もうこっそり隠れる意味がなくなったので、こうして堂々と顔を出しているわけだが。
「それがなあ、『儂も行く』って聞かなくてな」
「セオドアだけに行かせるのは儂の気が済まん」
「・・・・・・過保護だな」
「・・・・・・スマン」
俺がそう言うとフェレスは当然のように言い、マーカスが呆れてセオドアが何故か謝った。
「まぁ、一人増えようがこっちは問題ないんだが、そっちは? 確か領主やら門衛に連絡するって・・・・・・」
「ああ、サブギルマスのリクレに任せた。・・・・・・まだ戻らないが」
若干目を逸らすマーカスに、面倒事を押し付けたんだな、と察する。押し付けた形の俺が言うことじゃないが、ギルマスなんだからもう少し仕事しろよ。
「・・・・・・それ、戻ったらまた一人増えたって再び連絡するヤツ」
「そうだな」
俺とマーカスが苦笑する。
リクレって、俺、会ったことないよな。
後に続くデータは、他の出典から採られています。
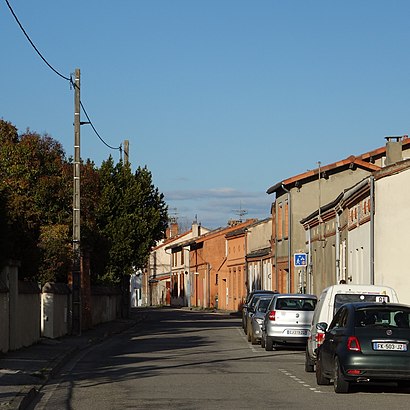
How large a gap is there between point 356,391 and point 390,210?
57.9 feet

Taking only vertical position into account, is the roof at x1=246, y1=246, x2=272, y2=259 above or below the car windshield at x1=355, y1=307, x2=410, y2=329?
above

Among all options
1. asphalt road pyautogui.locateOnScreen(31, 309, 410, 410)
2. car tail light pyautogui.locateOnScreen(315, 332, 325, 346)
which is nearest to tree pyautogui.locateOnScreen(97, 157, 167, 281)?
asphalt road pyautogui.locateOnScreen(31, 309, 410, 410)


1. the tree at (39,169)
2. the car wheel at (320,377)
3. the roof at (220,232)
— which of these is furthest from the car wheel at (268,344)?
the roof at (220,232)

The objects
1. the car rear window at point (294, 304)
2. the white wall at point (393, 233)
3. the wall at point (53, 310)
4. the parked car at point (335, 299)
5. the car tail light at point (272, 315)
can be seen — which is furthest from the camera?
the white wall at point (393, 233)

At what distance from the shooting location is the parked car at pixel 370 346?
612 inches

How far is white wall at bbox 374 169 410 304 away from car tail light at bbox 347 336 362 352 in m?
17.5

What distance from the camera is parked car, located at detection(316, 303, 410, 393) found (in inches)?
612

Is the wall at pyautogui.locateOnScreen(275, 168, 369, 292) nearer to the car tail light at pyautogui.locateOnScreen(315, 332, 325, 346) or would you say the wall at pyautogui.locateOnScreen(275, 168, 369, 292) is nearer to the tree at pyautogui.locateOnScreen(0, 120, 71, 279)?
the tree at pyautogui.locateOnScreen(0, 120, 71, 279)

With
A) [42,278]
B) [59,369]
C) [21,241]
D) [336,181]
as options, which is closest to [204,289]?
[336,181]

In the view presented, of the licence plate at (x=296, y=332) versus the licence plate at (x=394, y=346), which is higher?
the licence plate at (x=394, y=346)

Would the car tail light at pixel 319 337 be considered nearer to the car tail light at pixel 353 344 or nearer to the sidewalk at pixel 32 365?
the car tail light at pixel 353 344

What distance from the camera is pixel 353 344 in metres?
15.7

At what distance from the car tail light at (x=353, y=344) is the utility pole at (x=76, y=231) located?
19.1m

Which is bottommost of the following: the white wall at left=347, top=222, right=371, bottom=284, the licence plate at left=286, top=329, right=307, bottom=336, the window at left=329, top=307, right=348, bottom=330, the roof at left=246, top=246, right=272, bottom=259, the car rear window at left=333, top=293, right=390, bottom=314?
the licence plate at left=286, top=329, right=307, bottom=336
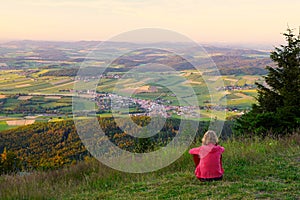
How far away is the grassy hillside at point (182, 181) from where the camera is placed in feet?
17.0

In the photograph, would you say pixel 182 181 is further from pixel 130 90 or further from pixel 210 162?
pixel 130 90

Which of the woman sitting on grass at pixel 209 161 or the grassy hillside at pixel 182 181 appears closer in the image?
the grassy hillside at pixel 182 181

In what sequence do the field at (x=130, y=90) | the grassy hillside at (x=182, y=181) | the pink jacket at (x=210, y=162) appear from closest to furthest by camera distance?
1. the grassy hillside at (x=182, y=181)
2. the pink jacket at (x=210, y=162)
3. the field at (x=130, y=90)

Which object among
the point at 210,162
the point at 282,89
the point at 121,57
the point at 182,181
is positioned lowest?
the point at 182,181

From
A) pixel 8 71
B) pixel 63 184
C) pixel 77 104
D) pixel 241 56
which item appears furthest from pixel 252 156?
pixel 8 71

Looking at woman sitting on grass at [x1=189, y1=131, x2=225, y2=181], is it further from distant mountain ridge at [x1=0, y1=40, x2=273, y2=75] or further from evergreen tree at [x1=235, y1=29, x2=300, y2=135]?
evergreen tree at [x1=235, y1=29, x2=300, y2=135]

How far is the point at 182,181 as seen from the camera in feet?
19.3

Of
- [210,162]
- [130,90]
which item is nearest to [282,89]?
[130,90]

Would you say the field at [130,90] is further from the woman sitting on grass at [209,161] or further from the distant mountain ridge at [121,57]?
the woman sitting on grass at [209,161]

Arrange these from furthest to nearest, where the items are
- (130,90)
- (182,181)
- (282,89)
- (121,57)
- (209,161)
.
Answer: (282,89) < (130,90) < (121,57) < (182,181) < (209,161)

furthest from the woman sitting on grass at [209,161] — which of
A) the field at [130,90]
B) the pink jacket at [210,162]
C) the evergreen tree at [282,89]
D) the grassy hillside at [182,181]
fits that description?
the evergreen tree at [282,89]

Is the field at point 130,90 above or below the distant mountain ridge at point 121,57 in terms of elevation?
below

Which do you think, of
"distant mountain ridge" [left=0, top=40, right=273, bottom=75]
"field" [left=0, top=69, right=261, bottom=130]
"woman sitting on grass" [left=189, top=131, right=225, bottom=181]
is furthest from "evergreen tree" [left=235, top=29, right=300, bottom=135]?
"woman sitting on grass" [left=189, top=131, right=225, bottom=181]

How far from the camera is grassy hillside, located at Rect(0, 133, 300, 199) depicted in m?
5.18
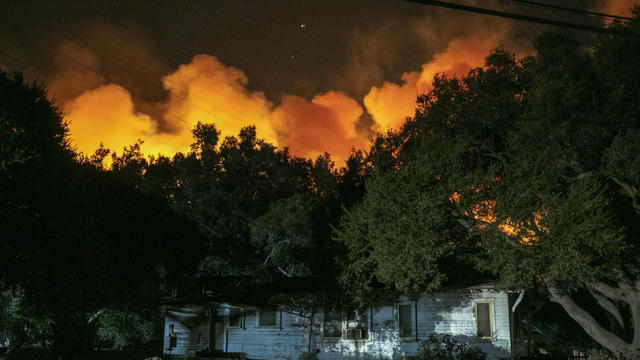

ここの見守り隊の運営のトップって言っていたと思うが。
ソイツにもノアのポーションを置き土産にしていくか。胃薬も必要かな?
「とりあえず、二人を連れて転移するから。で、用が済んだらまたここに転移して連れ帰るからよろしくな」
「ああ、あんまり遅くならないようにな」
「夕飯時までには戻れるだろう」
マーカスとそんな会話を交わしていると、フェレス達が顎が外れそうになるほど口をぱかんと開けていた。
「どうした?」
「・・・・・・いや、転移? てっきり馬車とかで移動なのかと・・・・・・」
「・・・・・・転移って、確か生き物はスプラッタだよな・・・・・・?」
言われて気付く。そういやこの二人には移動手段を話してなかった。そもそもマーカスだって初めて見て驚いてたしな。
どおりで二人とも結構な量の荷物だったわけだ。まぁマジックバッグに入ってるから量は問題ないんだが。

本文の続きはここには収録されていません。